As tensions escalated in the Spring, Russian President Vladimir Putin said sanctions could prompt his administration to take a hard look at the role of Western companies in Russia.
“If something like this continues, then of course we will have to consider who’s working and how in the Russian Federation, in the key sectors of the Russian economy, including energy,” Putin said on April 29.
Hitting economic growth
Yet if Russia’s integration in the Western business world has complicated any efforts to impose sanctions, it also makes Russia potentially more vulnerable. The result is that both sides have a great deal to lose.
Ex-finance minister Kudrin estimated that sanctions might reduce Russian GDP growth 1 percent to 1.5 percent this year. “That’s not a catastrophic loss, because Russia has been through even more difficult moments in the recent past,” Kudrin says.
Still, Russia has little interest in further isolation, Kudrin adds.
“We as a country – and our leadership, I hope – feel where the line is, where there will be significant damage to the economy,” Kudrin says, adding that he hoped the line would not be crossed.
Grain embargo revisited?
Soviet enterprises were by definition non-commercial and the Soviet economy was geared towards self-reliance.
In 1985, only 4 percent of the Soviet gross national product came from imports and exports.
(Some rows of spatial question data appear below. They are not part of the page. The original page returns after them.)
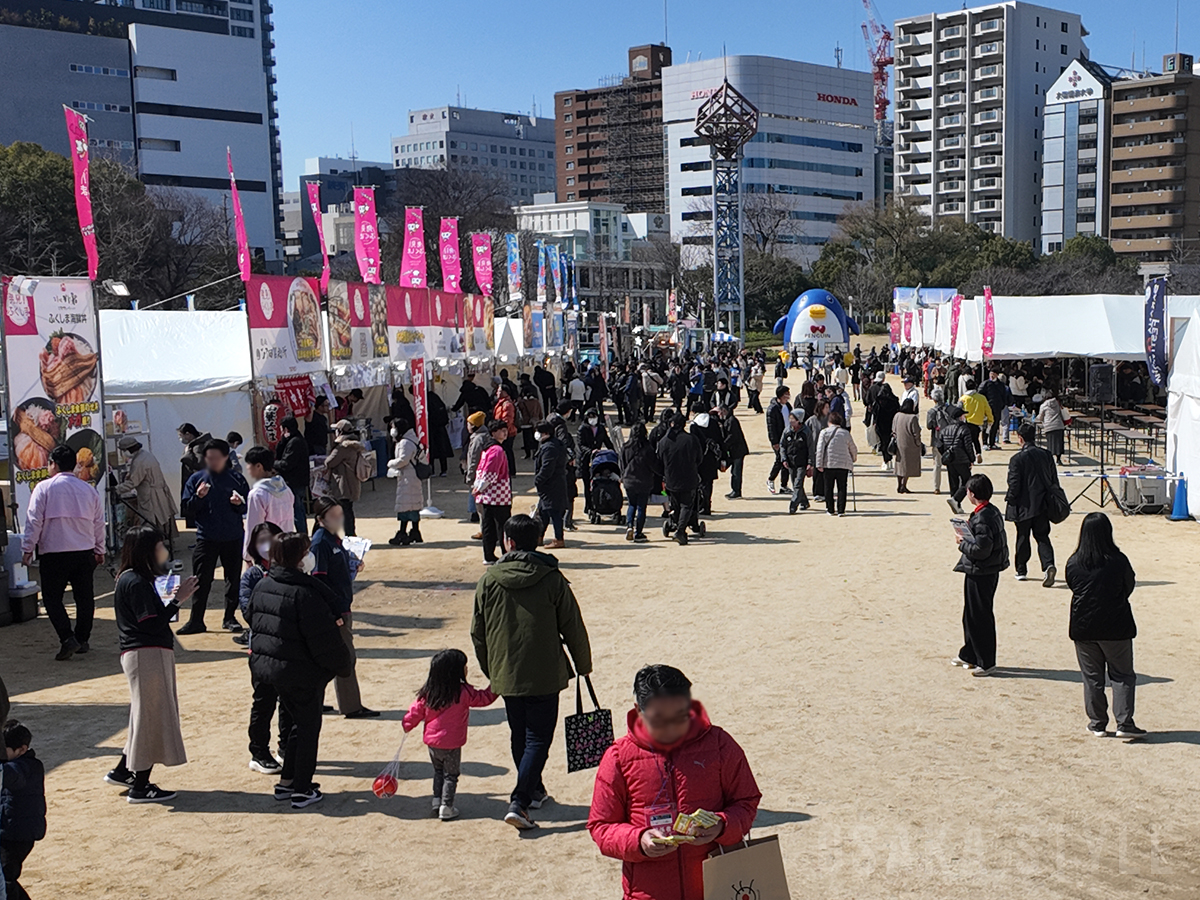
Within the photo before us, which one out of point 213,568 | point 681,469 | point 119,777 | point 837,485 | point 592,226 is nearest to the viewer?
point 119,777

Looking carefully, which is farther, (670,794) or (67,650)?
(67,650)

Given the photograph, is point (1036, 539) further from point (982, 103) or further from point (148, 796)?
point (982, 103)

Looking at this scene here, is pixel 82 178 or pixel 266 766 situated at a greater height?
pixel 82 178

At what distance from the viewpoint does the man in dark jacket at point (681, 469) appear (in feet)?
43.5

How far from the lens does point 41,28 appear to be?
79875 millimetres

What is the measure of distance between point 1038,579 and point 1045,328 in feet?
47.1

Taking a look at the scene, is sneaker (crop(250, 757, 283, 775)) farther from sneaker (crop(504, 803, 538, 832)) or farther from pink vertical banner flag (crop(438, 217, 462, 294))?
pink vertical banner flag (crop(438, 217, 462, 294))

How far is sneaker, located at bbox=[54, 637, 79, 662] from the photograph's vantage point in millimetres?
8906

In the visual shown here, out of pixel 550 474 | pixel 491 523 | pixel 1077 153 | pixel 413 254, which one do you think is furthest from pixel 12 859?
pixel 1077 153

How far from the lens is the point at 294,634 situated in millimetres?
5543

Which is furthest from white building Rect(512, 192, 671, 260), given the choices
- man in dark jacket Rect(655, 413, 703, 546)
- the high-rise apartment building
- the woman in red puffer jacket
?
the woman in red puffer jacket

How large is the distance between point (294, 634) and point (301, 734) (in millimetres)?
582

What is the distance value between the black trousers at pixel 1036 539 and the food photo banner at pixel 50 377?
31.6ft

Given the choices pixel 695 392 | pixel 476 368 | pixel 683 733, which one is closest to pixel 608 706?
pixel 683 733
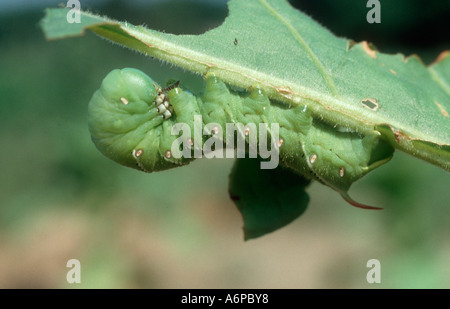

Much of the Soviet Union’s foreign trade was done with countries that were already part of the socialist sphere.
When the Soviet Union invaded Afghanistan in 1979, the then U.S. President Jimmy Carter declared America would boycott the 1980 Olympics in Moscow, and ordered a round of economic sanctions.
The result was the 1980 U.S. grain embargo of the Soviet Union, which had negligible impact on the Soviet economy and seemingly no effect on Soviet policies. Latin America and Europe stepped in to fill the supply gap, and the war in Afghanistan dragged on for a decade. A glut of grain in the U.S. caused domestic prices to drop, hurting U.S. farmers. President Carter’s successor, the vehemently anti-communist Ronald Reagan, lifted the embargo in 1981.
Writing about the embargo in a 1980 edition of Foreign Affairs, the political scientist Robert Paarlberg concluded:“The urge to teach someone a lesson seldom inspires sound policy.”
Today, U.S.-Russian trade remains small, although the EU is Russia’s largest trading partner.
In May, Russia finally ended a decade of negotiations and agreed to provide China with $400 billion in natural gas over 30 years.
The deal gave Russia “breathing space,” Keun-Wook Paik, a senior research fellow at the Oxford Institute, told the Associated Press. “Russia – and Putin – can demonstrate it’s not completely isolated because of the Ukraine crisis. … Russia has demonstrated that [it has] a very reliable strategic partnership with China.”